Origami Rice Paper Is Mulberry Paper
The term "rice paper" in origami is a misnomer, but one with an interesting explanation that's good for trivia: Origami rice paper got its name because the paper was often used to make packets of rice. Hence, the term "rice paper."
The handmade Japanese paper used in origami and other paper crafts is known as "washi," which translates to "Japanese paper." Within washi, there are a number of types, defined by texture, weight and purpose. The one that origami users concern themselves with is the one made from mulberry: kozogami.
Family Tradition: Making Kozo
Made from paper mulberry (Brousssonetia papyrifera), kozogami is the most widely made type of washi. In fact, 90% of all washi is kozo. With its inherent toughness, kozo is used for a number of purposes, including origami, screens, and book conservation. In origami, the paper is prized for its unique presentation. No two pieces of washi are alike, as fibers remain visible, adding character to every sheet.
The papermaking process for washi is the same regardless of plant source. Handmade, this ancient tradition is still practiced in Japan; although machine-made papers have dwindled the number of families making washi to fewer than 350.
For these families, the process is as follows:
- Branches are harvested in the fall for the winter. The cold protects the fibers.
- The branches are cut, steamed and stripped; the bark removed. The inner bark is reserved for the finest paper.
- The bark is cleaned and cooked, softening the fiber to separate.
- After rinsing, the bark is laid out on a table for pounding and stretching.
- The pounded fiber is added to a liquid solution, forming a paste.
- This paste is spread out over a bamboo mesh screen to form the individual sheets.
- The sheets are piled on top of one another as they are formed.
- The sheets are dried. The result is washi. From the paper mulberry tree, the result is kozogami.
- To see this process done, visit YouTube for a video picking up the process at the time of Step #6.
In addition to kozo, the two other popular washi sources are mitsumata and gampi. While kozo is regarded as the masculine element, mitsumata is the feminine counterpart. It is often used for calligraphy. Gampi is the elder of all three and is primarily used for books. As a group, the defining characteristics of washi are:
- Durable, but delicate
- Low acidity
Folding with Kozogami
Strong and thick, folding with washi paper is quite different then folding with kami, which is made from wood pulp. While models turn out beautiful using washi, there is a challenge in folding some of the tighter folds. However, with practice, manipulation of the paper does get easier.
Chiyogami, better known as "yuzen" in the United States, is kozogami silk-screened with traditional Japanese designs. First developed in the Edo period, today the designs remain popular with origami folders, due to their striking presentation and reasonable cost.

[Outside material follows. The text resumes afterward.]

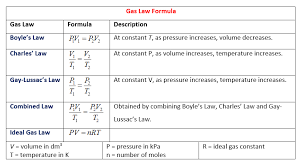 Boyle S Law Chart Gas Laws Solutions Examples Worksheets Videos Games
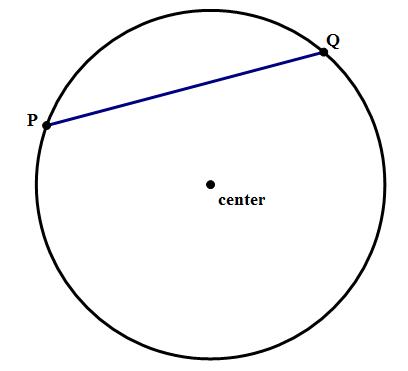 GMAT Quant: Geometry – Circles Chord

In addition to origami folders, other groups who use washi in their work include:
- Bookbinders, conservators
- Graphic designers
- Interior designers
- Stationery makers
- Artists, decorators
Where to Purchase Washi
To purchase origami rice paper, try specialty stores and the Internet. Retailers with online stores provide the perfect venue to review designs and compare prices. The following websites can get you started:
- Paper Jade: A large array of paper, including delicate, translucent papers featuring natural and abstract designs
- Washi Accents: Choose from chiyogami and "traditional colors of Japan" (solid colors)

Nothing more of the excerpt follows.